Nick’s energy and passion in research are contagious and have inspired us to work in research and human genetics in particular. We feel deeply grateful for having witnessed it from the front row, and possibly having fuelled it at times. This experience was extremely formative, and we both feel we have gained a lot more than a good publication. The epilog of the story could be a second project we embarked on almost immediately after, which focused on the genetic relationship between schizophrenia and population density of where people live (an idea of Marcella Rietschel; Colodro-Conde et al., Reference Colodro-Conde, Couvy-Duchesne, Whitfield, Streit, Gordon, Kemper and Martin2018). It included a side GxE analysis of population density, with age as a modifier, which suggested genetic control over living environment increases with age. Nick did not find this result surprising, he had already published this result (Whitfield et al., Reference Whitfield, Zhu, Heath and Martin2005).
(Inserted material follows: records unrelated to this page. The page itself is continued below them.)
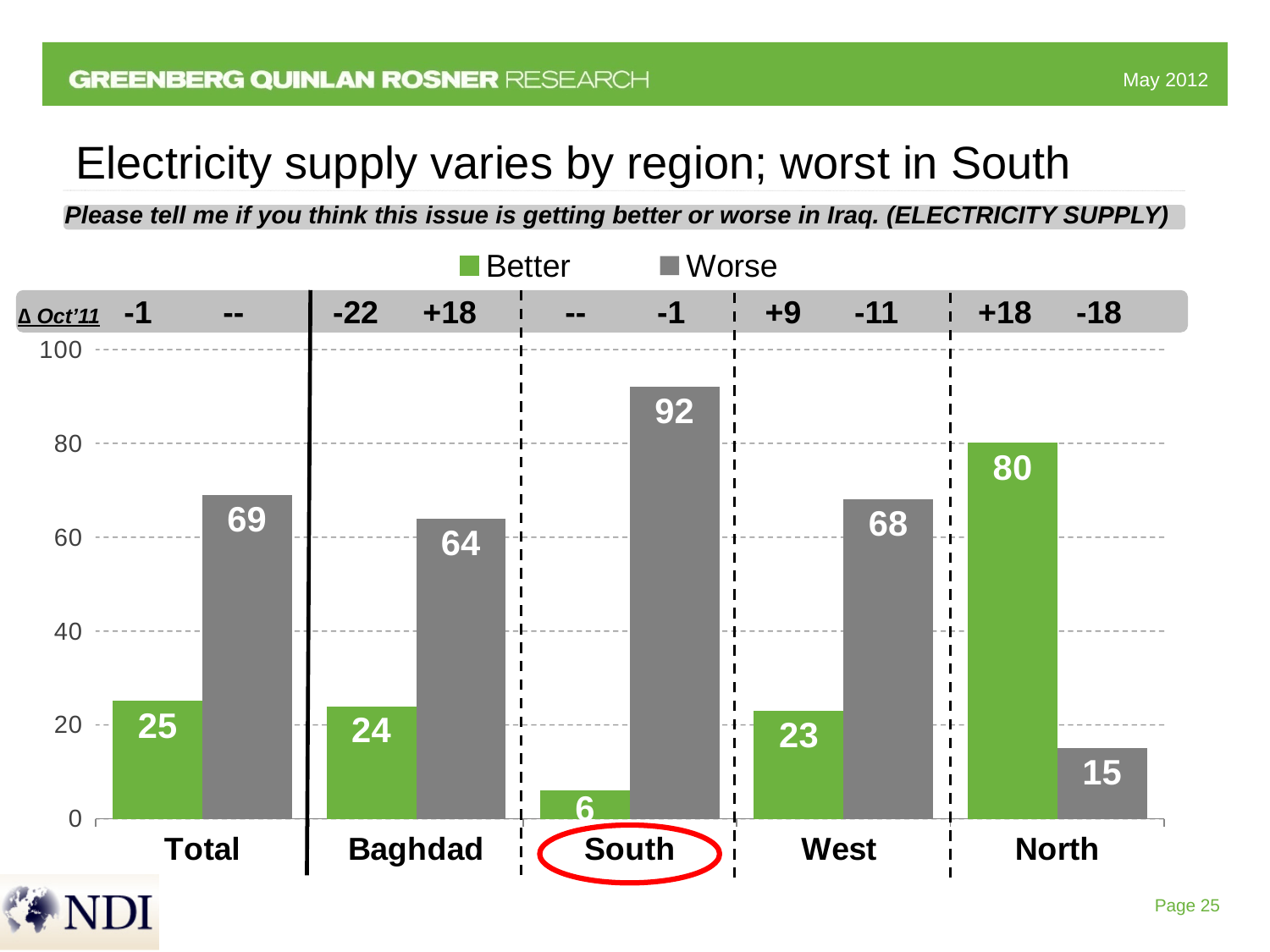
What is the value for Better in Baghdad? 24 Which region has the lowest Better value? South Which is larger in the West: Better or Worse? Worse How many categories are shown on the x axis? 5 What kind of chart is shown on the slide? bar chart Is the Worse value for the North greater or less than 20? less What is the difference between Worse and Better for the Total? 44 What is the value for Worse in the South? 92 What colour represents the Better series? green What is the value for Better in the North? 80 Which region has the highest Worse value? South How many series does the legend list? 2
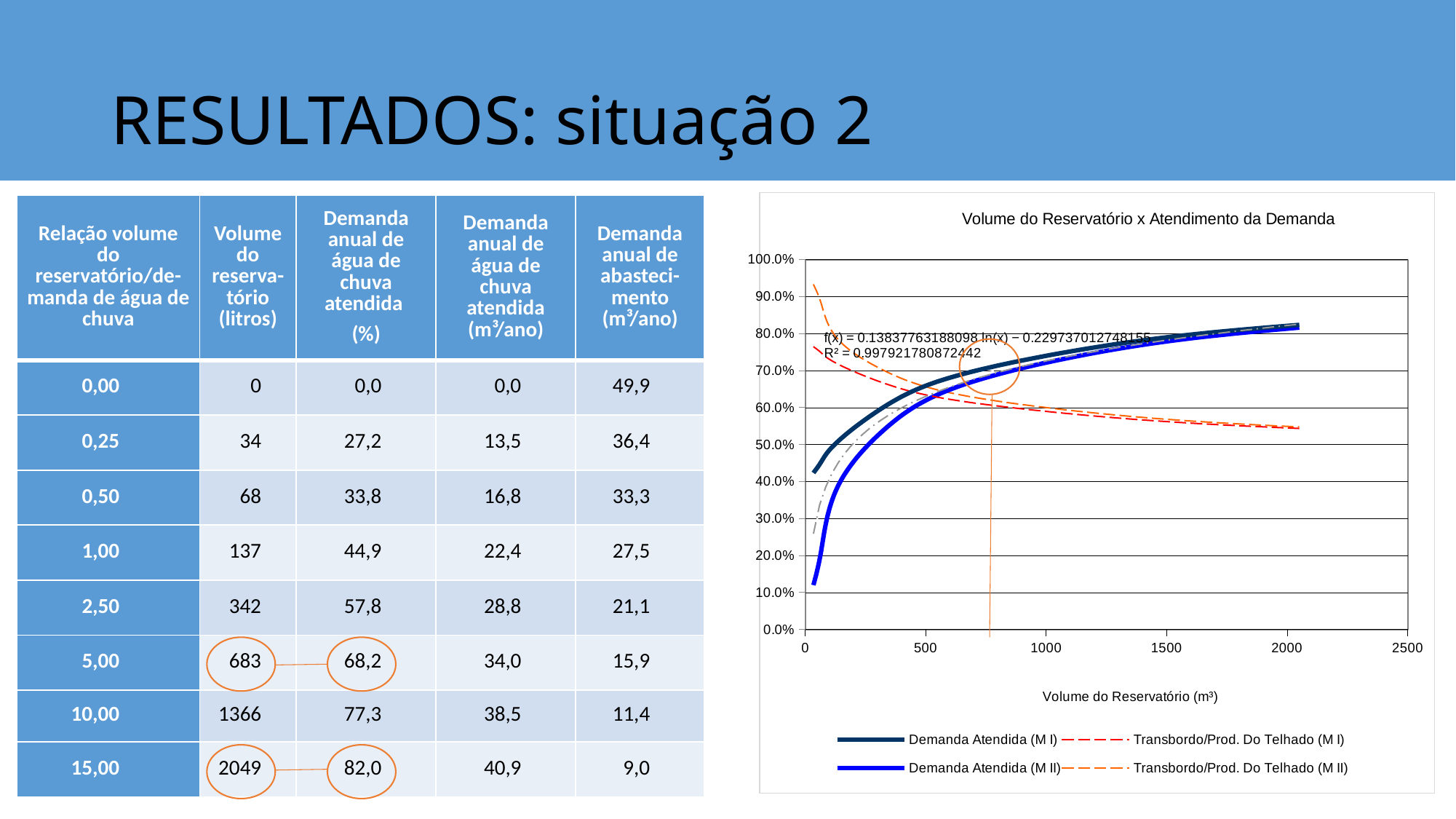
In the chart, is the starting value of the Transbordo/Prod. Do Telhado (M II) series (at the smallest volume) greater or less than 90.0%? greater What is the title of the chart on the slide? Volume do Reservatório x Atendimento da Demanda How many series does the chart's legend list? 4 What is the x-axis label of the chart? Volume do Reservatório (m³) In the chart, do the values of the Demanda Atendida (M I) series rise or fall as the reservoir volume increases? rise In the chart, is the value of the Transbordo/Prod. Do Telhado (M I) series at a volume of 2000 greater or less than 60.0%? less What R² value is printed on the chart? 0.997921780872442 In the chart, is the value of the Demanda Atendida (M I) series at a volume of 1500 greater or less than 70.0%? greater In the chart, do the values of the Transbordo/Prod. Do Telhado (M II) series rise or fall as the reservoir volume increases? fall What kind of chart is shown on the right of the slide? line chart In the chart, at the smallest reservoir volume, which series has the larger value: Demanda Atendida (M I) or Demanda Atendida (M II)? Demanda Atendida (M I)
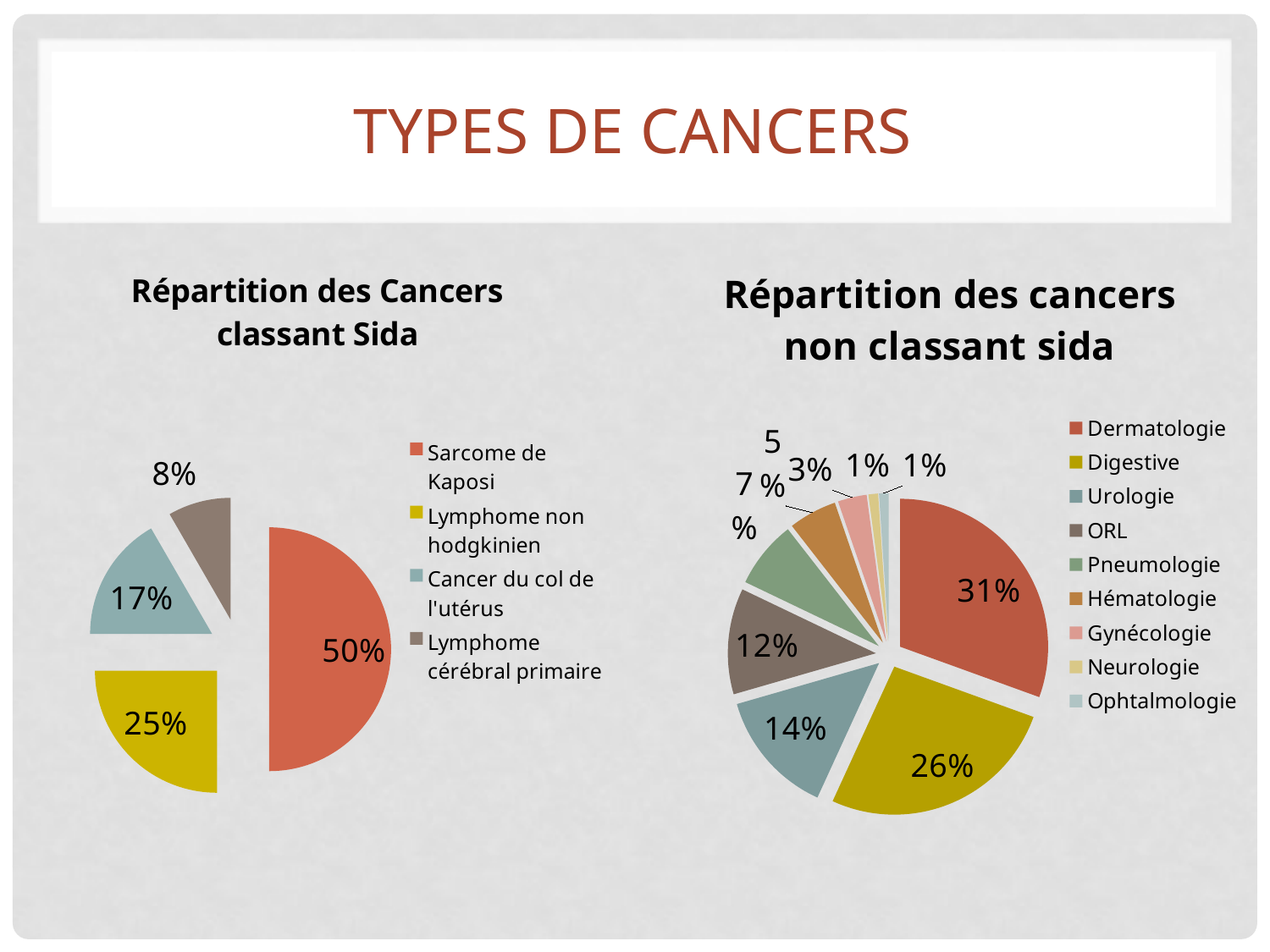
In the "Répartition des Cancers classant Sida" chart, what is the difference between the shares of Sarcome de Kaposi and Lymphome non hodgkinien? 25% In the "Répartition des cancers non classant sida" chart, what is the difference between the shares of Digestive and Urologie? 12% In the "Répartition des cancers non classant sida" chart, what share does Dermatologie have? 31% In the "Répartition des cancers non classant sida" chart, what share does Urologie have? 14% How many categories does the legend of the "Répartition des cancers non classant sida" chart list? 9 What kind of chart is "Répartition des Cancers classant Sida"? Pie chart In the "Répartition des Cancers classant Sida" chart, which category has the smallest share? Lymphome cérébral primaire In the "Répartition des Cancers classant Sida" chart, what share does Cancer du col de l'utérus have? 17% How many categories does the legend of the "Répartition des Cancers classant Sida" chart list? 4 In the "Répartition des cancers non classant sida" chart, which is larger, Digestive or ORL? Digestive In the "Répartition des cancers non classant sida" chart, which category has the largest share? Dermatologie In the "Répartition des Cancers classant Sida" chart, what share does Sarcome de Kaposi have? 50%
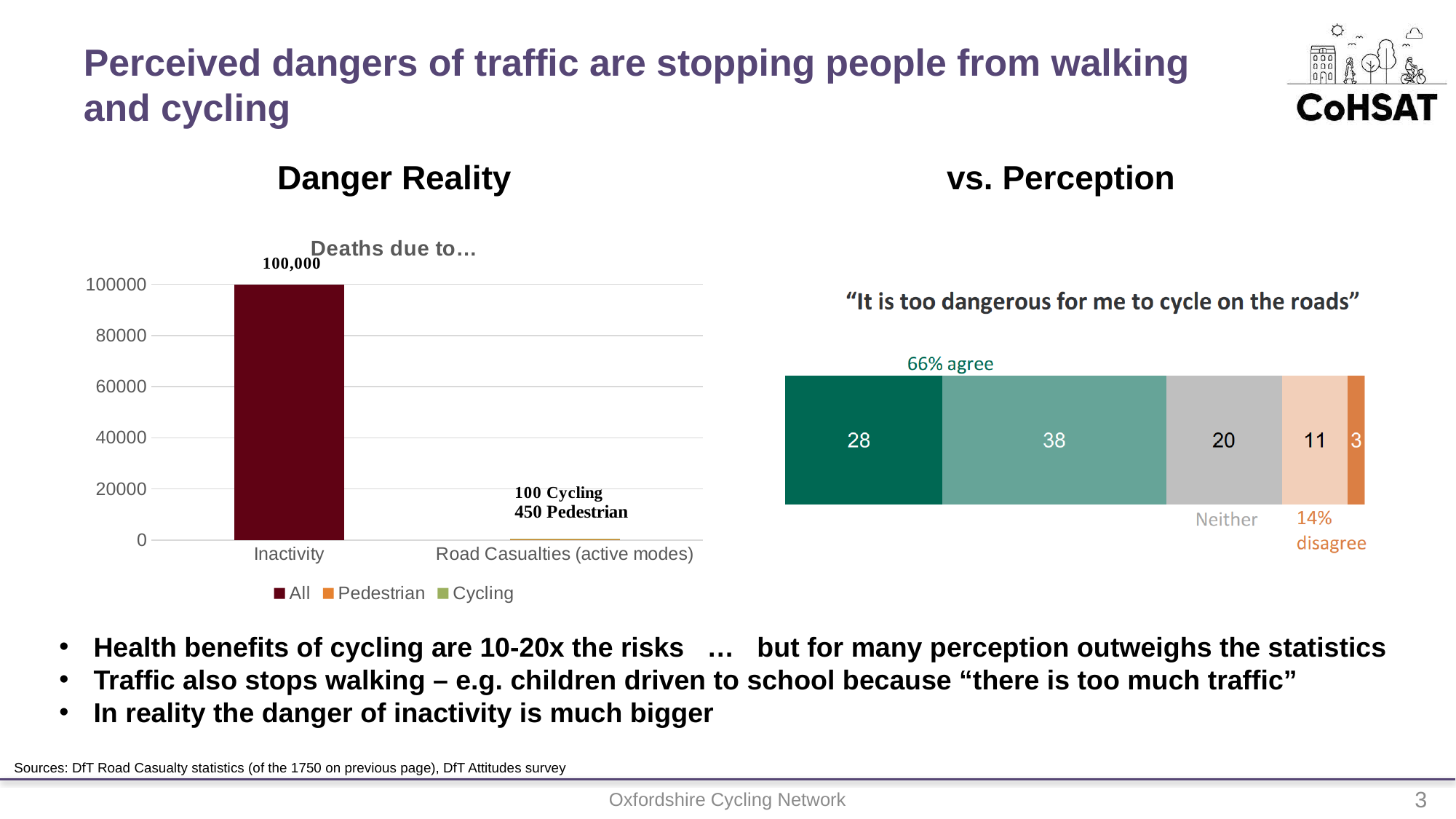
In the "It is too dangerous for me to cycle on the roads" chart, what is the value of the Neither segment? 20 In the "Deaths due to…" chart, how many Pedestrian deaths are labelled under Road Casualties (active modes)? 450 In the "Deaths due to…" chart, which is larger under Road Casualties: Pedestrian or Cycling deaths? Pedestrian In the "Deaths due to…" chart, how many series does the legend list? 3 In the "Deaths due to…" chart, how many Cycling deaths are labelled under Road Casualties (active modes)? 100 In the "It is too dangerous for me to cycle on the roads" chart, what percentage agree? 66% In the "Deaths due to…" chart, how many categories are shown on the x axis? 2 In the "It is too dangerous for me to cycle on the roads" chart, what is the value of the largest segment? 38 In the "Deaths due to…" chart, what is the value shown for Inactivity? 100,000 In the "Deaths due to…" chart, what is the difference between Pedestrian and Cycling deaths under Road Casualties? 350 In the "It is too dangerous for me to cycle on the roads" chart, what is the total of all the segments in the stacked bar? 100 What kind of chart is the "Deaths due to…" chart? Bar chart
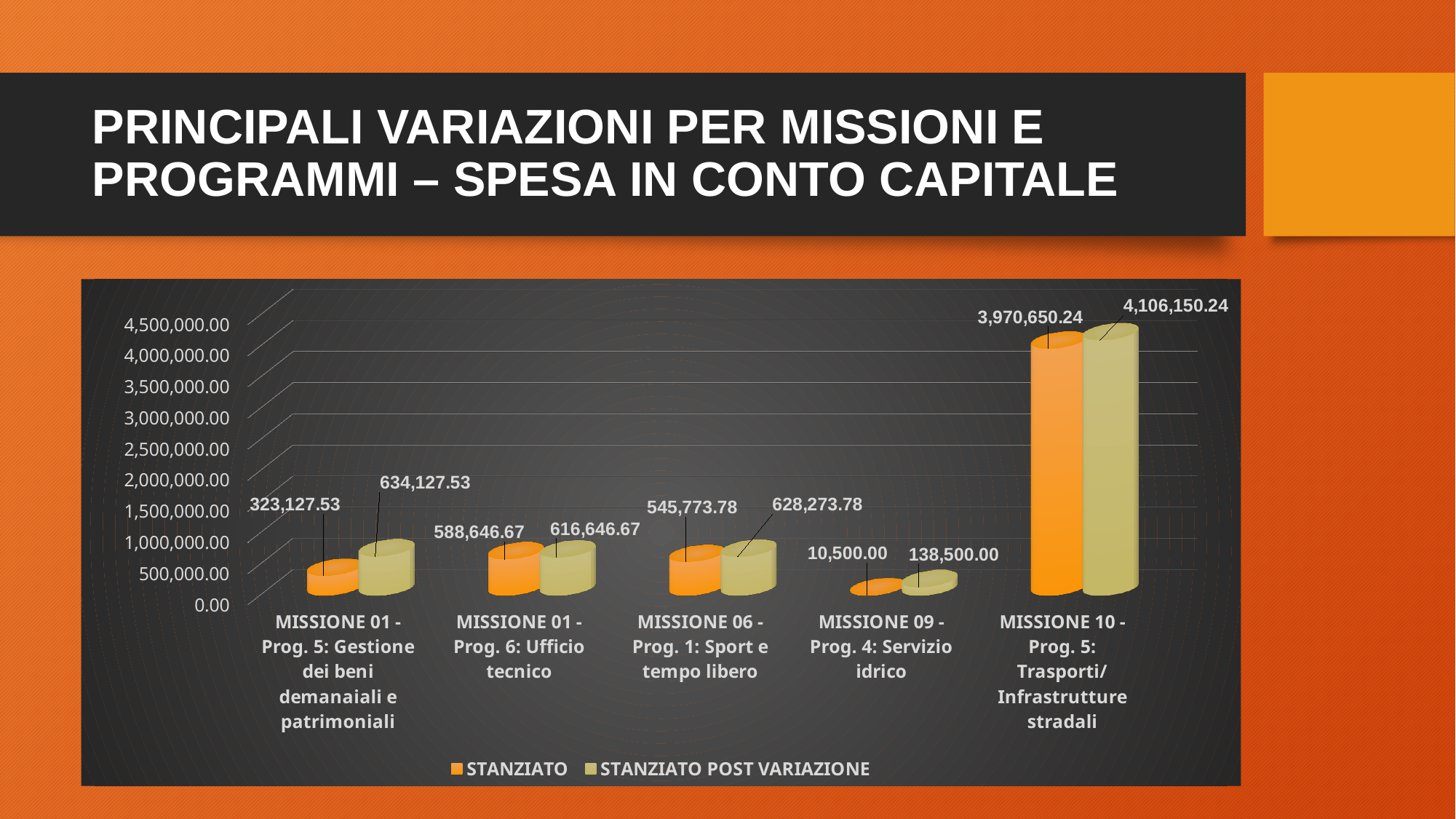
Which category has the highest STANZIATO value? MISSIONE 10 - Prog. 5: Trasporti/Infrastrutture stradali What is the STANZIATO POST VARIAZIONE value for MISSIONE 10 - Prog. 5: Trasporti/Infrastrutture stradali? 4,106,150.24 What is the STANZIATO POST VARIAZIONE value for MISSIONE 01 - Prog. 6: Ufficio tecnico? 616,646.67 Which is larger: the STANZIATO value for MISSIONE 01 - Prog. 6: Ufficio tecnico or the STANZIATO value for MISSIONE 06 - Prog. 1: Sport e tempo libero? MISSIONE 01 - Prog. 6: Ufficio tecnico What is the STANZIATO value for MISSIONE 06 - Prog. 1: Sport e tempo libero? 545,773.78 What is the difference between the STANZIATO POST VARIAZIONE and STANZIATO values for MISSIONE 01 - Prog. 5: Gestione dei beni demaniali e patrimoniali? 311,000.00 What is the difference between the STANZIATO POST VARIAZIONE and STANZIATO values for MISSIONE 10 - Prog. 5: Trasporti/Infrastrutture stradali? 135,500.00 Which category has the lowest STANZIATO POST VARIAZIONE value? MISSIONE 09 - Prog. 4: Servizio idrico What is the STANZIATO value for MISSIONE 09 - Prog. 4: Servizio idrico? 10,500.00 How many categories are shown on the x axis of the chart? 5 How many series does the chart legend list? 2 What kind of chart is shown on the slide? Bar chart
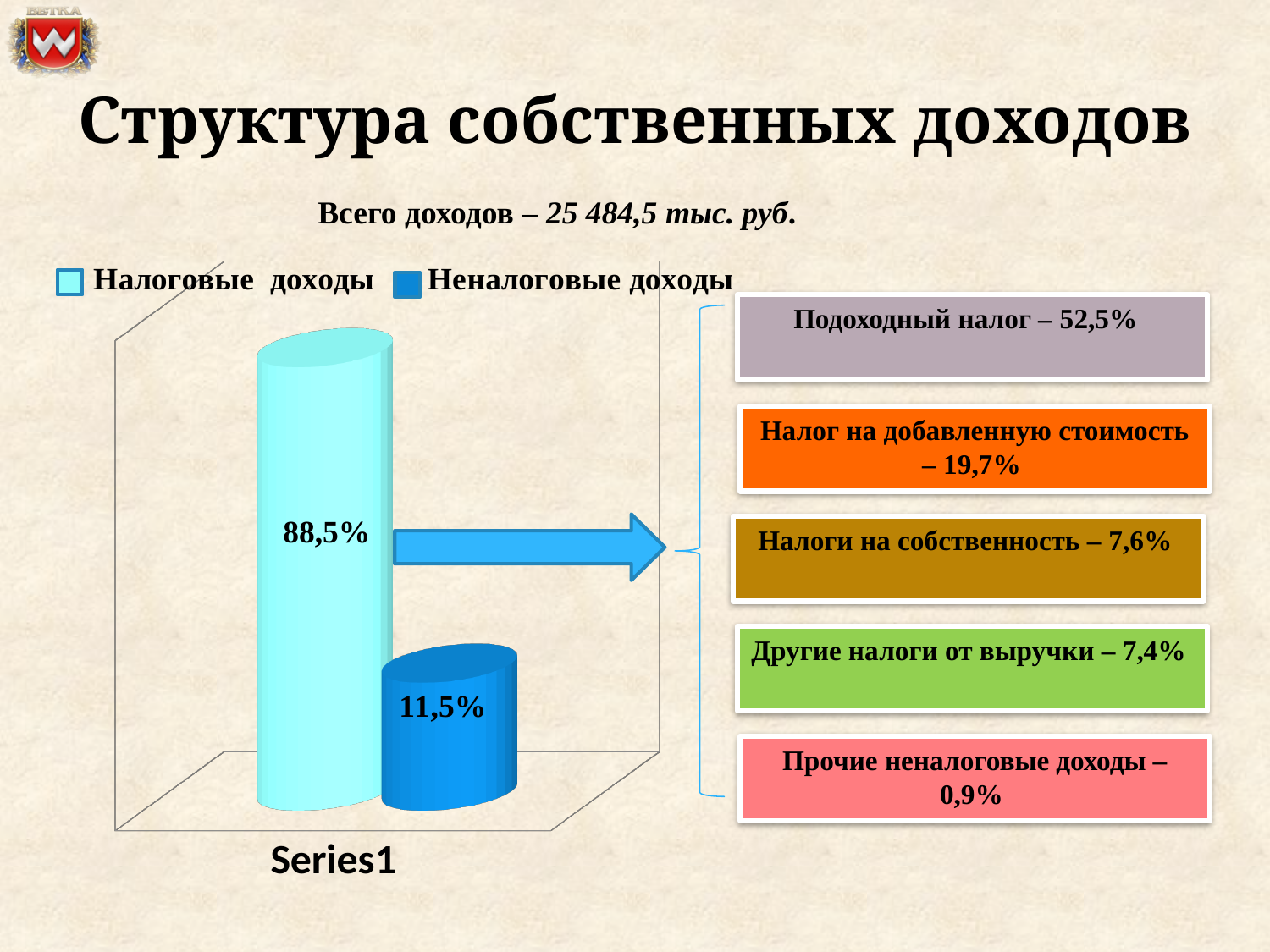
What colour is the bar for Неналоговые доходы? blue What is the value shown for Налоговые доходы? 88,5% What is the category label shown under the bars? Series1 Which series has the lower value in the chart? Неналоговые доходы Is the value for Неналоговые доходы larger or smaller than the value for Налоговые доходы? smaller What is the value shown for Неналоговые доходы? 11,5% What kind of chart is shown on the slide? bar chart What is the difference between the values for Налоговые доходы and Неналоговые доходы? 77% How many series does the legend list? 2 Which series has the higher value, Налоговые доходы or Неналоговые доходы? Налоговые доходы What is the total of the two values shown in the chart? 100%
The overall contribution of GxE to most traits is still unknown yet heavily discussed. Evidence of specific GxE has been found for depression, but they individually do not explain a large fraction of the depression risk (Arnau-Soler et al., Reference Arnau-Soler, Adams, Clarke, MacIntyre, Milburn, Navrady and Thomson2019; Colodro-Conde et al., Reference Colodro-Conde, Couvy-Duchesne, Zhu, Coventry, Byrne, Gordon and Martin2017; Musliner et al., Reference Musliner, Seifuddin, Judy, Pirooznia, Goes and Zandi2015; Peyrot et al., Reference Peyrot, Milaneschi, Abdellaoui, Sullivan, Hottenga, Boomsma and Penninx2014). More research is needed, so what is your next idea Nick?